> **Excerpt to read**
####################
I lived in Salt Lake City for four years and first got involved in Democratic Party organizing there, canvassing door-to-door for Eugene McCarthy during his 1968 insurgency against President Lyndon Johnson. I was bit by the bug and never recovered.
So I'm interested in that solidly red state, especially when it shows some blue cracks, which usually open up around the capitol city. The 4th Congressional District stretches south of Salt Lake City through prosperous suburbs but also takes in some deeply conservative enclaves.
As of yesterday, Democrat Ben McAdams is leading incumbent Republican Mia Love by 4,906 votes, with roughly 55,000 mail-in and provisional ballots still left to be counted in Salt Lake County and 72,000 ballots in Utah County (though some -- many? -- of those ballots actually belong to other congressional districts).
The race still hasn't been called.
Ben McAdams is a lawyer who served in the state senate before becoming mayor of Salt Lake County in 2013. He's a Mormon and a moderate, which means he may sometimes be a no vote on abortion rights (though he voted against a state law which would allow medical personnel to refuse to perform abortions on moral grounds and he voted against extending the waiting period for an abortion, so his record is mixed on that subject).
McAdams supports same-sex marriage. After the Supreme Court ruled in Obergefell v. Hodges that same-sex couples have the right to marry in the United States, McAdams said, "This decision enshrines what I’ve long believed — that all families should be treated equally under the law."
He's on record opposing the repeal of the Affordable Care Act and has also called on Congress to renew the Children’s Health Insurance Program (CHIP) after its funding lapsed in September 2017. For a Utah Democrat, he bravely opposed the Tax Cuts and Jobs Act of 2017, citing the expected $1.5 trillion increase of the national debt over 10 years. He said it clearly favored the "wealthy over the middle class."
####################
> **Exercises**
1. In the passage about the Utah congressional race, how many votes is Ben McAdams leading Mia Love by?
2. Output the part of the passage about the Utah congressional race that opens with the words containing "So I'm interested" and closes with "hasn't been called.".
3. Go on with the passage about the Utah congressional race, starting after its last sentence.
The listing has no connection to the passage about the Utah congressional race.

> **Data excerpts**
####################
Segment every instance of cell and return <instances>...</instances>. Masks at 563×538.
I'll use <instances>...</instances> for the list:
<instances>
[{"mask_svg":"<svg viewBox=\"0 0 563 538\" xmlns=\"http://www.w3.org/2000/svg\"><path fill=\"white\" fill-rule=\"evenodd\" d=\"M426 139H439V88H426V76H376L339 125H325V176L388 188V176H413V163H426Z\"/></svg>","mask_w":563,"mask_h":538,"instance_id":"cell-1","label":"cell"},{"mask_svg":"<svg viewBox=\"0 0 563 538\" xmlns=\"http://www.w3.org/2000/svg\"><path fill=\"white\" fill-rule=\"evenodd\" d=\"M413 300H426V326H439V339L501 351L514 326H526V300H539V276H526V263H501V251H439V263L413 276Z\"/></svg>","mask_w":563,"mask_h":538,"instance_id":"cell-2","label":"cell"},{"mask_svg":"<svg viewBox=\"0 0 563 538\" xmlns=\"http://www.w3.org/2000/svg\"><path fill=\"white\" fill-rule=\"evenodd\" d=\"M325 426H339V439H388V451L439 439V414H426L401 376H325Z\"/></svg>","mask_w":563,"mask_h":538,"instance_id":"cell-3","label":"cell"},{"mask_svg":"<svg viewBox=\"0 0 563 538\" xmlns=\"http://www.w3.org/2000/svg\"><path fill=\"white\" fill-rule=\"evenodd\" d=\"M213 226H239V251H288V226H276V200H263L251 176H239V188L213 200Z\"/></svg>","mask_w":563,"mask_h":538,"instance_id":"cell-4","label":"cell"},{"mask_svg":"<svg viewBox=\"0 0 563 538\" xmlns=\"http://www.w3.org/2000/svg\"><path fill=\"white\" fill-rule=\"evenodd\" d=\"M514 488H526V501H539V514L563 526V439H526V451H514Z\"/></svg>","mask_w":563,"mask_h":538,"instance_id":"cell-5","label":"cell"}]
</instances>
####################
> **Responses**
1. 4,906 votes.

2.
So I'm interested in that solidly red state, especially when it shows some blue cracks, which usually open up around the capitol city. The 4th Congressional District stretches south of Salt Lake City through prosperous suburbs but also takes in some deeply conservative enclaves.
As of yesterday, Democrat Ben McAdams is leading incumbent Republican Mia Love by 4,906 votes, with roughly 55,000 mail-in and provisional ballots still left to be counted in Salt Lake County and 72,000 ballots in Utah County (though some -- many? -- of those ballots actually belong to other congressional districts).
The race still hasn't been called.

3.
Incumbent Republican Mia Love was until Tuesday at least a rising star in the national Republican Party. As an aspiring Utah politician (she had converted to the Mormon church), she was given a prominent speaking slot at the 2012 Republican National Convention, and then she ran for and won the 4th District in 2014, becoming the first black woman Republican in Congress. She was reelected in 2016 while keeping her distance from Donald Trump, who's toxic among some Utah Mormons.
Love ran a relentlessly negative campaign against Ben McAdams, but screaming "liberal liberal liberal" over and over has ceased to work with an educated electorate. And DJT dissed her very publicly on Wednesday, saying he'd never gotten any love from Mia Love, so good riddance to her.
2 comments:
They are still counting in Utah. Hope he wins.
He won! Man has some real accomplishments to his credit. He will be a welcome add to the Dem House majority. Did you read the article about him spending 3 days and 2 nights as a homeless person in Salt Lake City to get a first hand anonymous look at shelter conditions/areas needing improvement? Very real guy.